Stefano Rivera (tumbleweed)'s Website, Blog, collected bits of code, cruft and other stuff.

Fun with Squid and CDNs

One neat upgrade in Debian's recent 5.0.0 release1 was Squid 2.7. In this bandwidth-starved corner of the world, a caching proxy is a nice addition to a network, as it should shave at least 10% off your monthly bandwidth usage. However, the recent rise of CDNs has made many objects that should be highly cacheable, un-cacheable.

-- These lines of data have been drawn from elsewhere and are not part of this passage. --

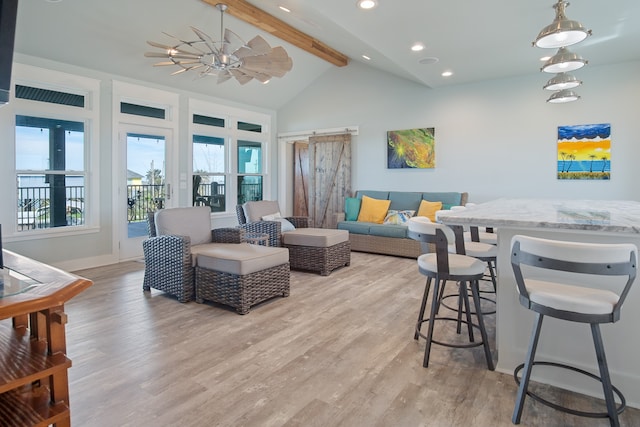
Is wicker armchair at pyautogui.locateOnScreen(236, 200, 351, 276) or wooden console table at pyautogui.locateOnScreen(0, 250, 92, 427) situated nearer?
wooden console table at pyautogui.locateOnScreen(0, 250, 92, 427)

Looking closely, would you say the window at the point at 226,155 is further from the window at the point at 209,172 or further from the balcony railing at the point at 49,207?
the balcony railing at the point at 49,207

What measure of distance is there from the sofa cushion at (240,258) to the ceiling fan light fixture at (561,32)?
269 cm

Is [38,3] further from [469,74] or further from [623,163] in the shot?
[623,163]

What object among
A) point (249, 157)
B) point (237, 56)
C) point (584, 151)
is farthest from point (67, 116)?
point (584, 151)

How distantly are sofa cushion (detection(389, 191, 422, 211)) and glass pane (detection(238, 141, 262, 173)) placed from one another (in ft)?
9.82

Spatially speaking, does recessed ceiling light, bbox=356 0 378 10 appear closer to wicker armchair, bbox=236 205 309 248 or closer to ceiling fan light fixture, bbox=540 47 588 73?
ceiling fan light fixture, bbox=540 47 588 73

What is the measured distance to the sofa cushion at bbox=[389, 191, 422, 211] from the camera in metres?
6.29

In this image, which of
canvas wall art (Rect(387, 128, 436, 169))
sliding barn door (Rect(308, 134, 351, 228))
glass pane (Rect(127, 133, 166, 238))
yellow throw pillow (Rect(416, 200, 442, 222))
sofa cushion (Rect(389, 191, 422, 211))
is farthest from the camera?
sliding barn door (Rect(308, 134, 351, 228))

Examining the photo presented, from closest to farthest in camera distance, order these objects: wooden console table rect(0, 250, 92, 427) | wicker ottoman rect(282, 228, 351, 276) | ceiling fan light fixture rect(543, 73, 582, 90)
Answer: wooden console table rect(0, 250, 92, 427) → ceiling fan light fixture rect(543, 73, 582, 90) → wicker ottoman rect(282, 228, 351, 276)

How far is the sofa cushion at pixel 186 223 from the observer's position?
378cm

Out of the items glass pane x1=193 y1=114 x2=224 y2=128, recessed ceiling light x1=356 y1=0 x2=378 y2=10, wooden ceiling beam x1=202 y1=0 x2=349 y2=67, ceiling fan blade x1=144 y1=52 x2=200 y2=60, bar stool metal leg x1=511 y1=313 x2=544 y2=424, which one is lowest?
bar stool metal leg x1=511 y1=313 x2=544 y2=424

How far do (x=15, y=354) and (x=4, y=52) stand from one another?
3.27 ft

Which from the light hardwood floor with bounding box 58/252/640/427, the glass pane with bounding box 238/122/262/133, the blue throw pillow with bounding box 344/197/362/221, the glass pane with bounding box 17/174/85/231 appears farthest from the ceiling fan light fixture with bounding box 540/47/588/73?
the glass pane with bounding box 238/122/262/133

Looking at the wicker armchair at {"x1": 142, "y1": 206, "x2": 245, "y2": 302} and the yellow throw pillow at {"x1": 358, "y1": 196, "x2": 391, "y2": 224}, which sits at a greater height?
the yellow throw pillow at {"x1": 358, "y1": 196, "x2": 391, "y2": 224}
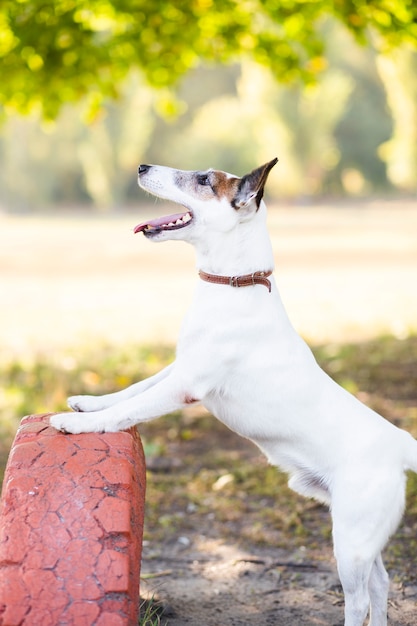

For example, a YouTube video has a static ID. The same piece of video will always have the same ID, it'll never be replaced by anything else (except a "sorry this is no longer available" notice). But it's served from one of many delivery servers. If I watch it once, it may come from

http://v3.cache.googlevideo.com/videoplayback?id=0123456789abcdef&itag=34&ip=1.2.3.4&region=0&signature=5B1BA40D8464F2303DDDD59B2586C10A0AEFAD19.169DA15A09AB88E824DE63DF138F0D835295463B&sver=2&expire=1234714137&key=yt1&ipbits=0

But the next time it may come from v15.cache.googlevideo.com. And that's not all, the signature parameter is unique (to protect against hot-linking) as well as other not-static parameters. Basically, any proxy will probably refuse to cache it (because of all the parameters) and if it did, it'd be a waste of space because the signature would ensure that no one would ever access that cached item again.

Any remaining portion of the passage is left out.